When other flags are flown from adjacent staffs, the U.S. flag should be hoisted first and lowered last. It must be on the right of other flags and no other flag should stand higher than it. Flags of other nations should be flown from separate staffs. International custom dictates that flags of different nations be displayed at the same height in peacetime and be approximately the same size. If the flag is suspended outdoors from a rope stretched from a building to a pole, the flag should be hoisted out from the building with the union first. When the flag is displayed other than from a staff, it should be flat or suspended so that it falls free.
When displayed against something, such as a wall, the union should be at the top and to the flag's own right, the observer's left - whether displayed horizontally or vertically.
When displayed over a street or sidewalk, where it can be seen from either side, be sure the union is to the north on an east-west street, and to the east on a north-south street. The same directions apply in a building lobby or corridor with entrances to the east and west or north and south.
When displayed flat against the wall on a speaker's platform, the flag should be above and behind the speaker with the union on the left side as the audience looks at it (again, the flag's right).
When the flag hangs from a staff in a church or public place, it should appear to the audience on the left, the speaker's right. Any other flags displayed should be placed on the opposite side of the speaker.

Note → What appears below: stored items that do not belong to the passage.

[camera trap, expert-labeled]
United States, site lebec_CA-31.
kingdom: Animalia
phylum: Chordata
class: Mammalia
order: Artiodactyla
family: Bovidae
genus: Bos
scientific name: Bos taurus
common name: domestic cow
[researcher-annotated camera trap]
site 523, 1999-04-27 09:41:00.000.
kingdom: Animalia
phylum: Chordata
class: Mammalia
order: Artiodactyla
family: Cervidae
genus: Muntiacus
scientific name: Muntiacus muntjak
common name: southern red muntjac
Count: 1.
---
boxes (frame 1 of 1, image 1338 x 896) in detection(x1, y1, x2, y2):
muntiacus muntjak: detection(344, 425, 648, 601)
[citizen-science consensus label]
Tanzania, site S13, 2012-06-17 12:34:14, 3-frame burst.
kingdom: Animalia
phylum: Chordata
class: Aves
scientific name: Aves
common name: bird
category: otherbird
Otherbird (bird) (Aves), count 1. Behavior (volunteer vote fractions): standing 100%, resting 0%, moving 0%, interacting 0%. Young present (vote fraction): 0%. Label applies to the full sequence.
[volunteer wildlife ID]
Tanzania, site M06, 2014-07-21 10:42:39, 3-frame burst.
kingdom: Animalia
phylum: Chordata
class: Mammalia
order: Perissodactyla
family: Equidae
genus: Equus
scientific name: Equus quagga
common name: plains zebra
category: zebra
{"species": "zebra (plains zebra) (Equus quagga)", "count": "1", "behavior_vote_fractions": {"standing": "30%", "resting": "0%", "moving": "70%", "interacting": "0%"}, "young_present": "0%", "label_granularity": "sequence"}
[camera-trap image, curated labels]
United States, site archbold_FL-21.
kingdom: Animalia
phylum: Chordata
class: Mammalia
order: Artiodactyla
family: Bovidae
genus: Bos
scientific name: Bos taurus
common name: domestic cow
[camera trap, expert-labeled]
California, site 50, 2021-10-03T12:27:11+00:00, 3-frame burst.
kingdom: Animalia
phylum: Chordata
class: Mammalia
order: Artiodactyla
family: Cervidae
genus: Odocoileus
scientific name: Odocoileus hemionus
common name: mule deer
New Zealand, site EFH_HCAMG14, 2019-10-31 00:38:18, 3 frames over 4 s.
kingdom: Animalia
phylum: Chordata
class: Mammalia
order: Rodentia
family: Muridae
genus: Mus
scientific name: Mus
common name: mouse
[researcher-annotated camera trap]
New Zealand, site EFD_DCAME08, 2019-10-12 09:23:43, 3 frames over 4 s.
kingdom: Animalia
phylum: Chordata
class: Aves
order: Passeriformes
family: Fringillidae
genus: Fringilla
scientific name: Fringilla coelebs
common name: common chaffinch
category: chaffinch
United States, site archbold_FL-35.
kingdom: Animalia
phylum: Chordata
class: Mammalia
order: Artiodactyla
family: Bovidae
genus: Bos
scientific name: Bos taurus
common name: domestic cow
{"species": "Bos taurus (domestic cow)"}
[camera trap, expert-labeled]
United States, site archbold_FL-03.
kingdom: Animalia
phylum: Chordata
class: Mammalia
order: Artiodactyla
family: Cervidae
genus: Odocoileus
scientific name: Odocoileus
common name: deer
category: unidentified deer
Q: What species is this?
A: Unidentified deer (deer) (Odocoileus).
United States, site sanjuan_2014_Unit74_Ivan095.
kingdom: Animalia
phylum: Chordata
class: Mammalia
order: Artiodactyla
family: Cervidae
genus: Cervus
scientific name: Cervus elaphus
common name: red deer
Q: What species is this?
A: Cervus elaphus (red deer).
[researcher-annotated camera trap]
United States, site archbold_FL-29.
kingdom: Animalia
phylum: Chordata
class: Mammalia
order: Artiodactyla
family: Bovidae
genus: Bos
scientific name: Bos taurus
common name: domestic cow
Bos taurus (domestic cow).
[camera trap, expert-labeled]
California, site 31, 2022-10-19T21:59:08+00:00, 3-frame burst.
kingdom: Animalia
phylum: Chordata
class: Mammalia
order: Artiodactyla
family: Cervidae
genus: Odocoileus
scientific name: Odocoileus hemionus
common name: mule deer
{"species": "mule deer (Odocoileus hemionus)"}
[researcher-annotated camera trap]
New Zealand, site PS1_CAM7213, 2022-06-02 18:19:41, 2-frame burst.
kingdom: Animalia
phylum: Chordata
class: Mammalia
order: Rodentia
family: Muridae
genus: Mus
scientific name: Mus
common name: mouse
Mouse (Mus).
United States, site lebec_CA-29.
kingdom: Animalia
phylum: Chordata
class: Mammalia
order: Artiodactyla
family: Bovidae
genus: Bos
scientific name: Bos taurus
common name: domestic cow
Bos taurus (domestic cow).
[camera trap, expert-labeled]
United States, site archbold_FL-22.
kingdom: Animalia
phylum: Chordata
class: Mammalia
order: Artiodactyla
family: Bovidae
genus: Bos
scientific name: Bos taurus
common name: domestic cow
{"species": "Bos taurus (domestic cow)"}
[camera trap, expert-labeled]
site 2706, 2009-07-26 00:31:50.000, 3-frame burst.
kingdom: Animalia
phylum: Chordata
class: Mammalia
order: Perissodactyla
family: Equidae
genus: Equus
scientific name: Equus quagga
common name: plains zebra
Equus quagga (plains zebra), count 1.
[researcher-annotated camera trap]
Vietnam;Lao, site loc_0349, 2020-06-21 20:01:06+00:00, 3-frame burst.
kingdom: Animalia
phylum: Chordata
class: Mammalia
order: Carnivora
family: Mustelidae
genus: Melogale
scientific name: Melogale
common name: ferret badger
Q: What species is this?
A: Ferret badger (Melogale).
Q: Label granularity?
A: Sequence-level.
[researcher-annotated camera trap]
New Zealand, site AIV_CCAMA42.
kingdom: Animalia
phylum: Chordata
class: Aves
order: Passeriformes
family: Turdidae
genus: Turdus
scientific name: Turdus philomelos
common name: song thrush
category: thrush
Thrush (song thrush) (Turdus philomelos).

The flag may cover a casket, but should not cover a statue or monument for unveiling. It should never be draped or drawn back in folds. Draped red, white and blue bunting should be used for decoration, with the blue at the top and red at the bottom. On a casket, the union (blue field) should be at the deceased person's head and heart, over the left shoulder. But the flag should be removed before the casket is lowered into the grave and should never touch the ground.
The flag may be flown at half-staff to honor a newly deceased federal or state government official by order of the president or the governor, respectively.
On Memorial Day, the flag should be displayed at half-staff until noon. Whenever the flag is displayed at half-staff, it should be first raised to the top. Lowering from half-staff is preceded by first raising it momentarily to the top.
Other Things Not to Do with the Flag
Out of respect for the U.S. flag, never:
* dip it for any person or thing, even though state flags, regimental colors and other flags may be dipped as a mark of honor.
* display it with the union down, except as a signal of distress.
* let the flag touch anything beneath it: ground, floor, water, merchandise.
* carry it horizontally, but always aloft.
* fasten or display it in a way that will permit it to be damaged or soiled.
* place anything on the flag, including letters, insignia, or designs of any kind.
* use it for holding anything.
* use it as wearing apparel, bedding or drapery. It should not be used on a costume or athletic uniform. However, a flag patch may be attached to the uniform of patriotic organizations, military personnel, police officers and firefighters.
* use the flag for advertising or promotion purposes or print it on paper napkins, boxes or anything else intended for temporary use and discard.
During the hoisting or lowering of the flag or when it passes in parade or review, Americans should stand at attention facing the flag and place their right hand over the heart. Uniformed military members render the military salute. Men not in uniform should remove any headdress and hold it with their right hand at their left shoulder, the hand resting over the heart. Those who are not U.S. citizens should stand at attention. When the flag is worn out or otherwise no longer a fitting emblem for display, it should be destroyed in a dignified way, preferably by burning.